Ensemble Reinforcement Learning

7 min readApr 22, 2020

This is a series on ensemble reinforcement learning, containing four articles:

SARSA
Q-Learning
REINFORCE
Ensemble (this article)

Motivation

Ensemble learning is a method of combining multiple learning models, such as logistic regression and naive Bayes classifier, to produce a single learner to perform inference on the data. The act of aggregating predictions from multiple models is most popular in classification models and entire schemes of classification have been developed centering this idea. Most notable examples of ensemble learning concern tree-based models (Hoeting, A. J., et al, 1999), such as random forests (i.e. growing classification trees and aggregate their predictions into a single inference); bagging (i.e repeatedly drawing bootstrap samples from a set and average the predictions for all samples) or boosting (i.e. deliberately using samples that reduce the error in predictions by multiple iterations).

Random Forest. Source: Dimitriadis, S. I. & Liparas, D. (2018)

In practice, an ensemble usually yields better results in comparison metrics compared to any of the single models in its component (Ghimire, B., et al, 2012). Also, ensembles that are diverse in their constituents, which means that they have models different in nature (for example, a logistic regression classifier is considered quite different from a regression tree), tend to perform better than ensembles containing homogeneous components. This is probably because all models have biases and models with different working mechanisms tend to have different biases, thus when aggregate under an ensemble we can receive a cancellation effect, promoting the overall strength of the ensemble. The ensemble also has more modeling strength, since it usually combines model in non-linear fashions (like majority voting), and thus will have better performance. Another quite interesting point to make is that “random” models, when combined under the ensemble, will likely perform better than deliberate models. For example, a collection of random trees (unpruned) forming a forest will likely perform better than a collection of logistic regressors.
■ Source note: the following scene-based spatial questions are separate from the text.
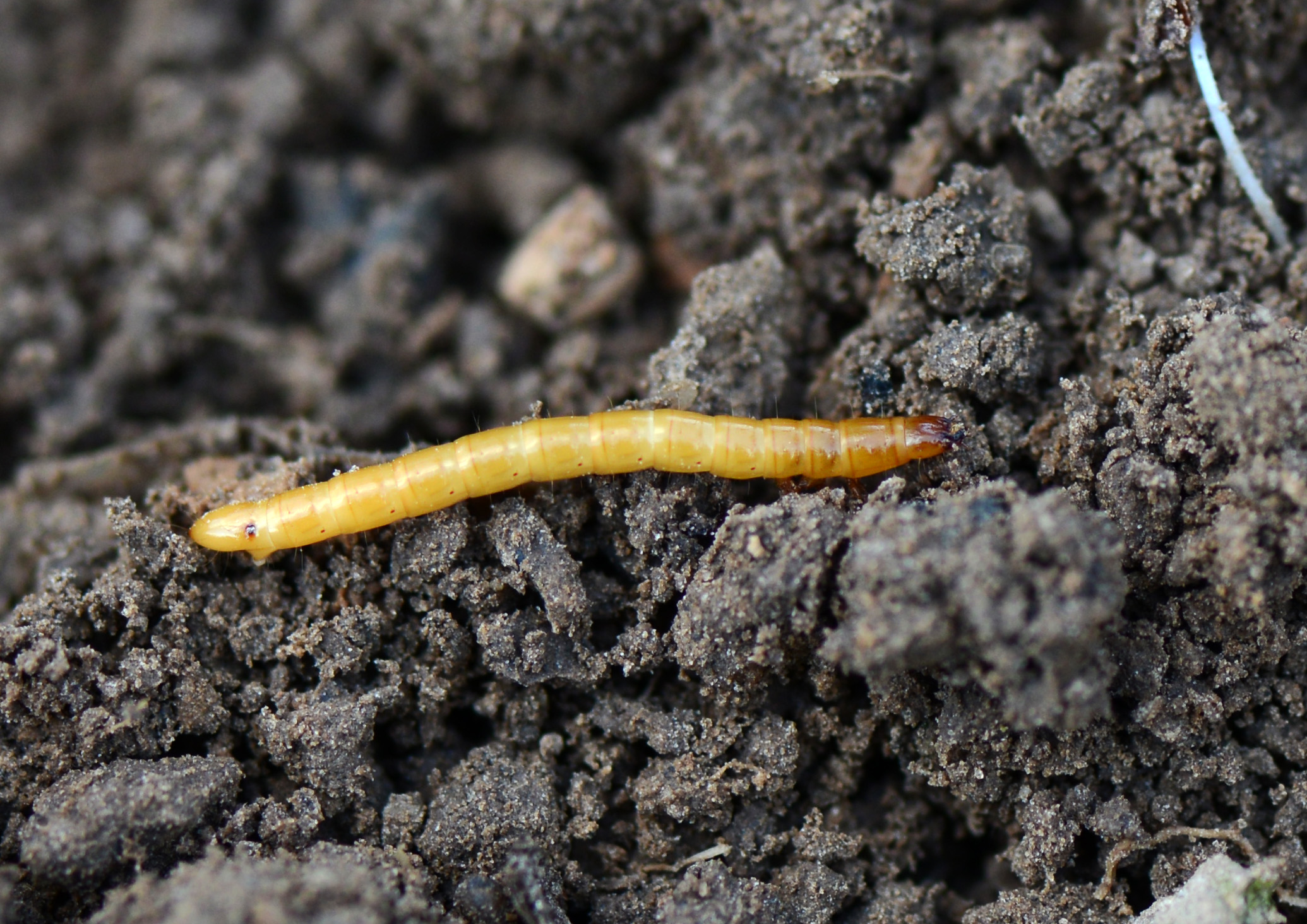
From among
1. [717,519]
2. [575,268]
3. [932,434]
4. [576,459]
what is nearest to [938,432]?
[932,434]

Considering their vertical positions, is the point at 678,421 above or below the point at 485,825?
above

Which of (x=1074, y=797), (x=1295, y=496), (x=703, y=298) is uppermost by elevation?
(x=703, y=298)

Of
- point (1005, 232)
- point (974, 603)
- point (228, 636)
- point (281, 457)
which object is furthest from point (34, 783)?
point (1005, 232)

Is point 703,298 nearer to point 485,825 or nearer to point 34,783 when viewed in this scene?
point 485,825

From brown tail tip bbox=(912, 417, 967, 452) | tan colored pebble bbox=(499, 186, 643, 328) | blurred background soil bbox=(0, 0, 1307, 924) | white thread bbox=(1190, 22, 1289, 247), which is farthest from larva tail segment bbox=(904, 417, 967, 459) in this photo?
tan colored pebble bbox=(499, 186, 643, 328)

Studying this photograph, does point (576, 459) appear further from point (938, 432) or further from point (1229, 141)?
point (1229, 141)

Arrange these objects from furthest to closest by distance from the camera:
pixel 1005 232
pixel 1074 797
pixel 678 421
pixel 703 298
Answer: pixel 703 298, pixel 1005 232, pixel 678 421, pixel 1074 797
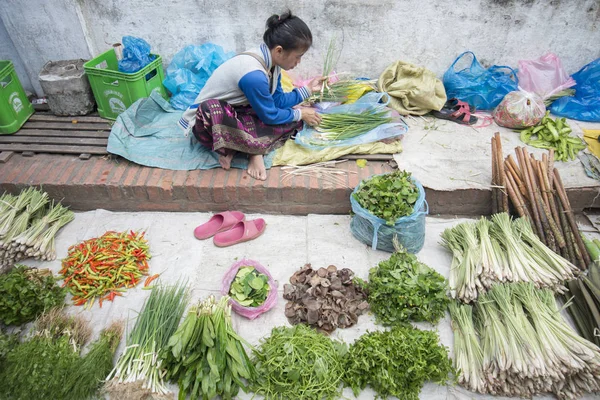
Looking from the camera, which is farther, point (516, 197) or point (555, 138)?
point (555, 138)

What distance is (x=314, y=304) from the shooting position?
8.32ft

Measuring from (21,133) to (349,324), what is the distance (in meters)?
3.99

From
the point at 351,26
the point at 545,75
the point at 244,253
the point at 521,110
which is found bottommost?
the point at 244,253

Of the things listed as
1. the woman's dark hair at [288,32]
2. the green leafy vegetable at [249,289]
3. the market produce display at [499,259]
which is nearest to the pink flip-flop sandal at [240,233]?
the green leafy vegetable at [249,289]

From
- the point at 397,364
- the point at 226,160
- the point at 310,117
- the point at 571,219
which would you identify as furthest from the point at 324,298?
the point at 571,219

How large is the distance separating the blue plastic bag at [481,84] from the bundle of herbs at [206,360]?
3.86 m

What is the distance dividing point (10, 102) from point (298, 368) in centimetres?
407

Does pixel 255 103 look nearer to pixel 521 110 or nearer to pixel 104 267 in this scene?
pixel 104 267

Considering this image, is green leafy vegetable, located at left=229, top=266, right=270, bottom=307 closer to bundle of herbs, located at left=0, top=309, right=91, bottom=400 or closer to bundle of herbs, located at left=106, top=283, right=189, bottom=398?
bundle of herbs, located at left=106, top=283, right=189, bottom=398

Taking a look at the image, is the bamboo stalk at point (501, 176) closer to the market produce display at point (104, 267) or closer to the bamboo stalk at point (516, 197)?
the bamboo stalk at point (516, 197)

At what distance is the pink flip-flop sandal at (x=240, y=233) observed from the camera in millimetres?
3092

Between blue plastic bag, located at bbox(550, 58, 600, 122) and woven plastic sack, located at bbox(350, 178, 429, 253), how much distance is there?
2715 millimetres

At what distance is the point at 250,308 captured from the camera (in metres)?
2.51

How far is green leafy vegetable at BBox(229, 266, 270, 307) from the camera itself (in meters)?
2.55
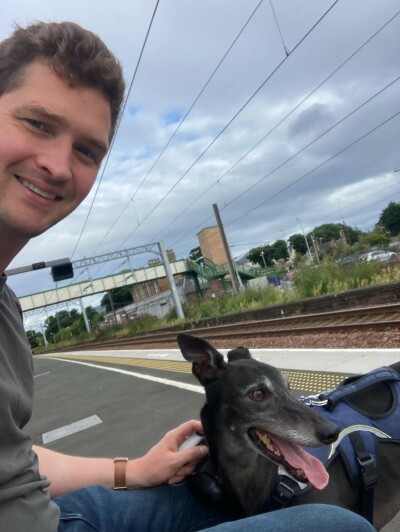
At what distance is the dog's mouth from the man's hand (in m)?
0.32

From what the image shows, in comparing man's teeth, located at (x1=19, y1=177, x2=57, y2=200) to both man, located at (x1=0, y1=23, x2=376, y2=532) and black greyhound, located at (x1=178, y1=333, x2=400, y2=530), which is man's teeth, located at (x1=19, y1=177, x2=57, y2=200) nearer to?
man, located at (x1=0, y1=23, x2=376, y2=532)

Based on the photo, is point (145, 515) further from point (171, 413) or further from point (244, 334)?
point (244, 334)

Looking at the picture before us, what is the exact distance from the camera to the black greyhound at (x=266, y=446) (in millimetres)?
1934

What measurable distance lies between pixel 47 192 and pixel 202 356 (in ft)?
4.21

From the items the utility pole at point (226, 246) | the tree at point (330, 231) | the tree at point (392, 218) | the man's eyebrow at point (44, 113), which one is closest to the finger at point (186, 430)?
the man's eyebrow at point (44, 113)

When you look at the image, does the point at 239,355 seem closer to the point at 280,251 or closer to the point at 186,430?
the point at 186,430

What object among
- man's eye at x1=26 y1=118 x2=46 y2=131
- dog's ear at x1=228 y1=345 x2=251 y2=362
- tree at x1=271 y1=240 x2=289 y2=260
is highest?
tree at x1=271 y1=240 x2=289 y2=260

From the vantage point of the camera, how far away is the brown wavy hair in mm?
1444

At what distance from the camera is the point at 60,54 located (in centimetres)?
146

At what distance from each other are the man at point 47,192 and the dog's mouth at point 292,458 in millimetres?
444

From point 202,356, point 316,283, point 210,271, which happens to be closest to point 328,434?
point 202,356

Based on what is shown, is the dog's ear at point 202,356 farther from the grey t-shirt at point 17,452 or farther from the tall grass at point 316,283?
the tall grass at point 316,283

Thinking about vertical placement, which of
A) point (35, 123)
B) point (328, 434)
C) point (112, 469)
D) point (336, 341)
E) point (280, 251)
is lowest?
point (336, 341)

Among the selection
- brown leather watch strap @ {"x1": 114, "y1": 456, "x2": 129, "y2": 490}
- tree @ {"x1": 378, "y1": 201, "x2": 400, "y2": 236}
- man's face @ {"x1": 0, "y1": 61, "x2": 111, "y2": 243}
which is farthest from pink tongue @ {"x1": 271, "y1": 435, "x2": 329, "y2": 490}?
tree @ {"x1": 378, "y1": 201, "x2": 400, "y2": 236}
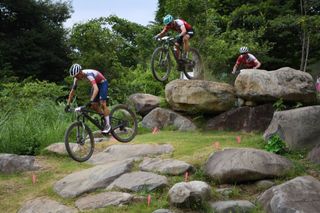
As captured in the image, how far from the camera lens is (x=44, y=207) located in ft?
31.6

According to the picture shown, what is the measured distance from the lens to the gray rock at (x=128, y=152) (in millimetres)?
11664

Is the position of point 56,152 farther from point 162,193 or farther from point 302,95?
point 302,95

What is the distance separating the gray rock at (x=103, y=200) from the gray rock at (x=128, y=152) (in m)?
1.97

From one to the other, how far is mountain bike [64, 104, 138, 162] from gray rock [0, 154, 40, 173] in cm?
116

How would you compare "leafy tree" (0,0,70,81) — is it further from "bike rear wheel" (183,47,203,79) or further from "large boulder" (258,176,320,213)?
"large boulder" (258,176,320,213)

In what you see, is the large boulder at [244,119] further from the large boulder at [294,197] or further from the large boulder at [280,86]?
the large boulder at [294,197]

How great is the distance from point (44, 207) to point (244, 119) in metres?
6.16

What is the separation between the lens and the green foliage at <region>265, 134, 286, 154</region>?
10685 mm

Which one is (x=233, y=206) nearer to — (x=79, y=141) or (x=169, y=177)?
(x=169, y=177)

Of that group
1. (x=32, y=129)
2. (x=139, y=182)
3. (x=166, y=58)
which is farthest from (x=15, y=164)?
(x=166, y=58)

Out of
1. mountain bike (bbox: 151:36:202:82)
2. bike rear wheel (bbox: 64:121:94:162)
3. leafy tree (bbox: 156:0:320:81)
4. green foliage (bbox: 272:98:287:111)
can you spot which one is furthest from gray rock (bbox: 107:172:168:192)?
leafy tree (bbox: 156:0:320:81)

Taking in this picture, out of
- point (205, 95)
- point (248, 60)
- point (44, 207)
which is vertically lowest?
point (44, 207)

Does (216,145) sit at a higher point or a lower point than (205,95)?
lower

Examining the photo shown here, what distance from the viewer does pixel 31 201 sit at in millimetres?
10078
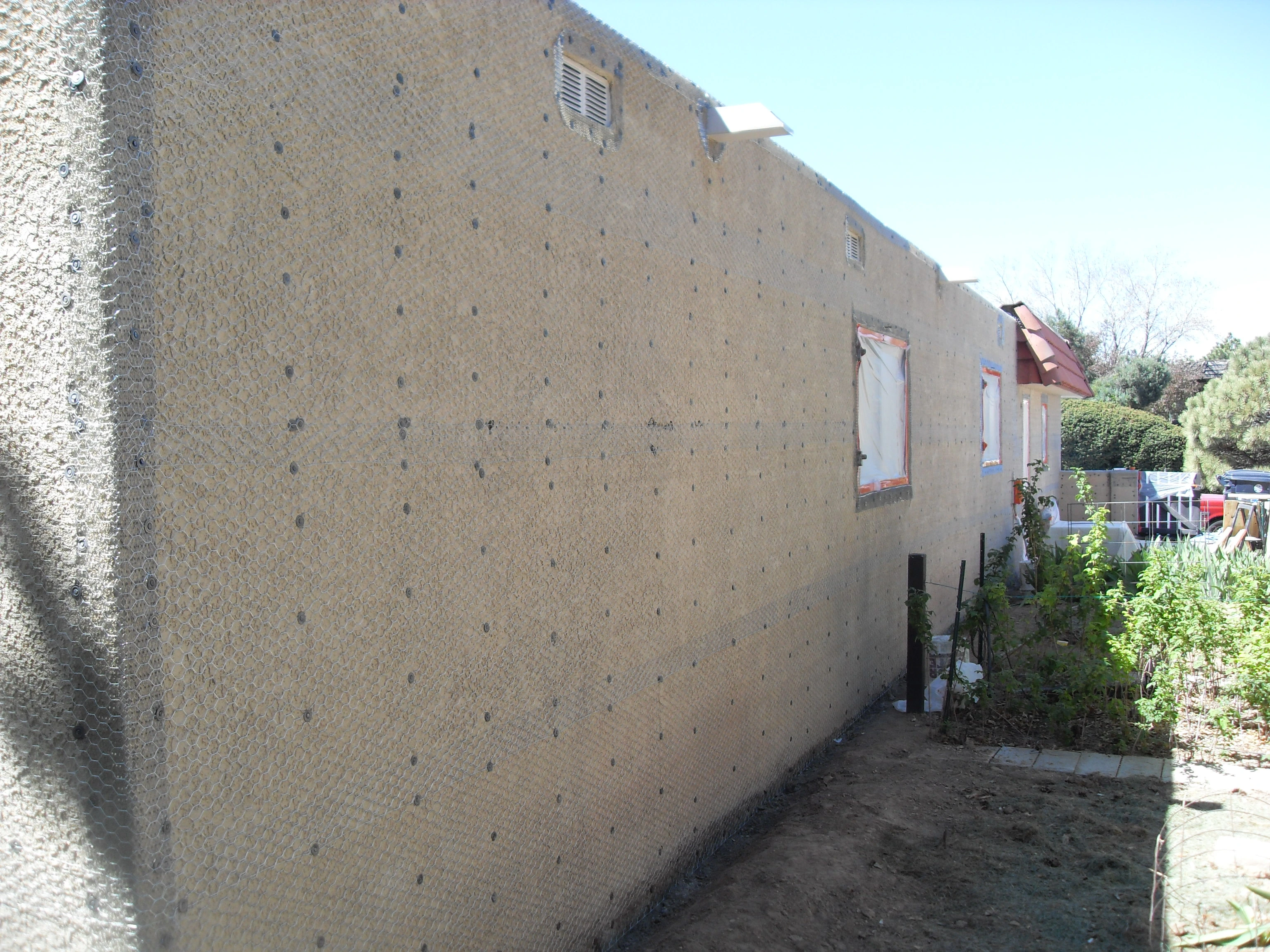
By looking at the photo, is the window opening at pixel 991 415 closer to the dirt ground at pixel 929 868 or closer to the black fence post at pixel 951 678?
the black fence post at pixel 951 678

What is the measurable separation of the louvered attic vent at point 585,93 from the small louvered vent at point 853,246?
3077 mm

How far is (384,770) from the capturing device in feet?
A: 7.46

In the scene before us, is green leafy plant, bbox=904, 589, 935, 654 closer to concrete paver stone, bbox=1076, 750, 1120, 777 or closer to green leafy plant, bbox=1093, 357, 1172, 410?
concrete paver stone, bbox=1076, 750, 1120, 777

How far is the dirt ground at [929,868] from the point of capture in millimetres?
3363

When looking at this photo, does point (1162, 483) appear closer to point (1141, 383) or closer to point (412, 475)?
point (1141, 383)

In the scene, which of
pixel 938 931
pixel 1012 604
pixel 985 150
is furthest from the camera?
pixel 985 150

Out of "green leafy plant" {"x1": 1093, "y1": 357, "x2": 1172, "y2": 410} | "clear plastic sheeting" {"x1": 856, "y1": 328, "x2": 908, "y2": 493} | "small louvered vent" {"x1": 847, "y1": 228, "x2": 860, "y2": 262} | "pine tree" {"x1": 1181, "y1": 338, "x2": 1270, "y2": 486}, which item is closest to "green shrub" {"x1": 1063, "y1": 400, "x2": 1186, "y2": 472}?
"pine tree" {"x1": 1181, "y1": 338, "x2": 1270, "y2": 486}

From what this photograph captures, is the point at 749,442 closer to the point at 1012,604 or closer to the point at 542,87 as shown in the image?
the point at 542,87

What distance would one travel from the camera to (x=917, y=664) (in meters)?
6.30

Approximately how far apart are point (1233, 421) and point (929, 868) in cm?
2059

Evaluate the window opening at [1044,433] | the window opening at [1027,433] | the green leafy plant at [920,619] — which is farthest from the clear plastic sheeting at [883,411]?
the window opening at [1044,433]

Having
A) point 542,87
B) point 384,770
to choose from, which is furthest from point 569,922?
point 542,87

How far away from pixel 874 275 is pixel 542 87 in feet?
13.8

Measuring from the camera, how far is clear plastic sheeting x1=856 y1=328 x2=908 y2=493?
628 cm
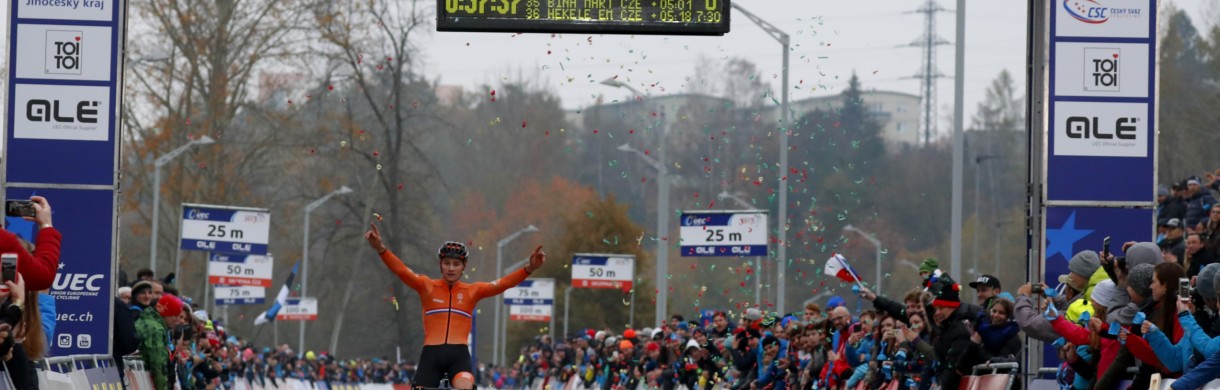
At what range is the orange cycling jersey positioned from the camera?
15.6 metres

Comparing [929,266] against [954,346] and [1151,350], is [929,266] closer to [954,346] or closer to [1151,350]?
[954,346]

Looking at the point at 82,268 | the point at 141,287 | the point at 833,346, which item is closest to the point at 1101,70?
the point at 833,346

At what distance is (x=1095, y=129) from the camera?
58.3 ft

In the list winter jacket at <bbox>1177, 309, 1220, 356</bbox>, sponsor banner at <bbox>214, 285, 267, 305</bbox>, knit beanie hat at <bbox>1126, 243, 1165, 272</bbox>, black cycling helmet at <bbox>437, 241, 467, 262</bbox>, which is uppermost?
knit beanie hat at <bbox>1126, 243, 1165, 272</bbox>

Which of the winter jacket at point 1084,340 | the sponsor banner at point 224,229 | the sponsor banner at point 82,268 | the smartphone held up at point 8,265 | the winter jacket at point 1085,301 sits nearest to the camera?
the smartphone held up at point 8,265

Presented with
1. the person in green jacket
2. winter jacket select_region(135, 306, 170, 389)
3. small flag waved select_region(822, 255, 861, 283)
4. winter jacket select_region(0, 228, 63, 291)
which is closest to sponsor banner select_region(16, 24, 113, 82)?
the person in green jacket

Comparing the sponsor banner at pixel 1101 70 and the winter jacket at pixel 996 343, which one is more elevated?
the sponsor banner at pixel 1101 70

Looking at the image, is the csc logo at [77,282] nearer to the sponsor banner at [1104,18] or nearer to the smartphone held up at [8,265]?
the smartphone held up at [8,265]

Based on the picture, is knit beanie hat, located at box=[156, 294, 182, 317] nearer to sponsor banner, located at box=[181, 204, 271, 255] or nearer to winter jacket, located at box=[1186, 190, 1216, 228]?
winter jacket, located at box=[1186, 190, 1216, 228]

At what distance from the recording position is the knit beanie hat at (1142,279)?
12.6 m

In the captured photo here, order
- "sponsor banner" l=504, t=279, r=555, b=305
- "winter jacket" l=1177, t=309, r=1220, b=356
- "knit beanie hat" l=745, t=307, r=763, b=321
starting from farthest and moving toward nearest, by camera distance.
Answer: "sponsor banner" l=504, t=279, r=555, b=305 < "knit beanie hat" l=745, t=307, r=763, b=321 < "winter jacket" l=1177, t=309, r=1220, b=356

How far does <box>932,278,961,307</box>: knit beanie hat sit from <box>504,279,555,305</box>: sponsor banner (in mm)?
41951

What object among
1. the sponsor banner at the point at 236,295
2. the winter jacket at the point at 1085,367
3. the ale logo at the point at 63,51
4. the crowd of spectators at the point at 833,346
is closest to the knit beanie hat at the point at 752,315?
the crowd of spectators at the point at 833,346

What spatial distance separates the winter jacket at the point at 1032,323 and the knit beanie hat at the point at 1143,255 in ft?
3.24
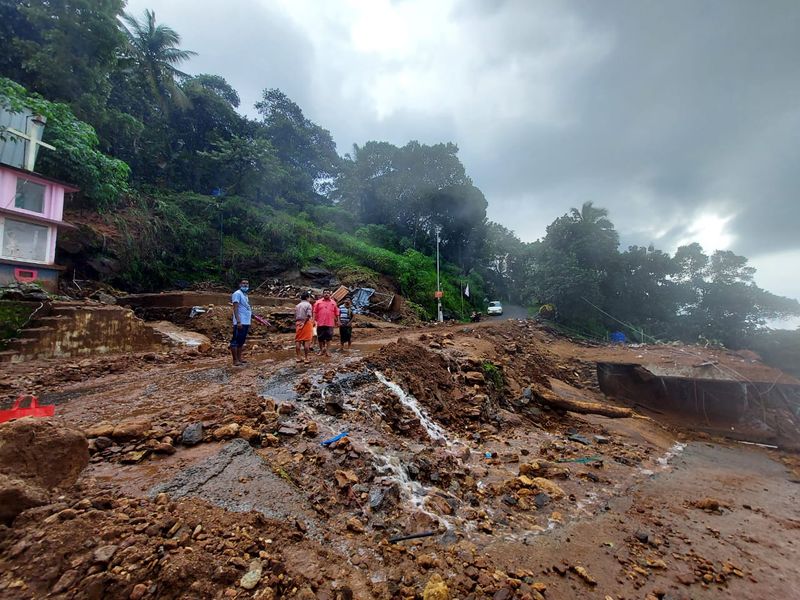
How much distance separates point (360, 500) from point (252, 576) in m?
1.47

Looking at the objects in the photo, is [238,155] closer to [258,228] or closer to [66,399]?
[258,228]

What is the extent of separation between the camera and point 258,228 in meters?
23.3

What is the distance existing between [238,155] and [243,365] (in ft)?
67.3

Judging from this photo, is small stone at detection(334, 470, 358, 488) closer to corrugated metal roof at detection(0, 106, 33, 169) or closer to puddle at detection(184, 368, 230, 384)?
puddle at detection(184, 368, 230, 384)

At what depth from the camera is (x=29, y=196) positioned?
10.9 m

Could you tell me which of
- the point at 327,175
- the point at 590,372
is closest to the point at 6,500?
the point at 590,372

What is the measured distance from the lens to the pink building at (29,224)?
1020 centimetres

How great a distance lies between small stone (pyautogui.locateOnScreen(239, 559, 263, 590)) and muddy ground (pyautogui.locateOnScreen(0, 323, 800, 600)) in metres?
0.02

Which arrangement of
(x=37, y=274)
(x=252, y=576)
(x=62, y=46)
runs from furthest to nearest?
1. (x=62, y=46)
2. (x=37, y=274)
3. (x=252, y=576)

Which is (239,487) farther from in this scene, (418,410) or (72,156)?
(72,156)

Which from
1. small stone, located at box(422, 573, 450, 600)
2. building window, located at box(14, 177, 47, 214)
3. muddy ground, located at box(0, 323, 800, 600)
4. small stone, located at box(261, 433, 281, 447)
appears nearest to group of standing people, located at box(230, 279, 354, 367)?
muddy ground, located at box(0, 323, 800, 600)

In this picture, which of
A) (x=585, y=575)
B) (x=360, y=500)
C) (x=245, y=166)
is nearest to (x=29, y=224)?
(x=360, y=500)

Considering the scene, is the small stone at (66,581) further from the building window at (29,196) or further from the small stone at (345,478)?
the building window at (29,196)

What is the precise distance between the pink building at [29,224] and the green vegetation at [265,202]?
4.25ft
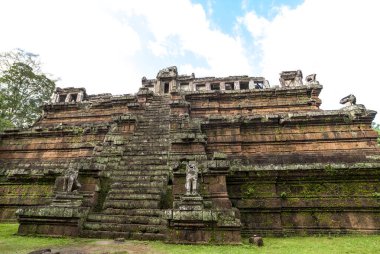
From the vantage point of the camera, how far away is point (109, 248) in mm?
5281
The motivation to explore ensemble learning in reinforcement learning is two-fold. First, ensemble learning in neural networks has been investigated and show promising results, and most powerful reinforcement learning methods to date are of neural network natures, such as Deep-Q-Learning or Deep Policy Network. Opitz, D. & Maclin, R. (2011)’s results indicated that since neural networks are powerful non-linear function approximators, using ensemble learning paradigms on them yields positive gains in performance. Second, ensemble learning in reinforcement learning has been relatively underexplored, sparing some scattered articles like Weiring, M. A. & Hasselt, H. (2008) or Chen, X. et al. (2018). Both of these articles indicate that ensemble learning in these problems is a fruitful direction to explore.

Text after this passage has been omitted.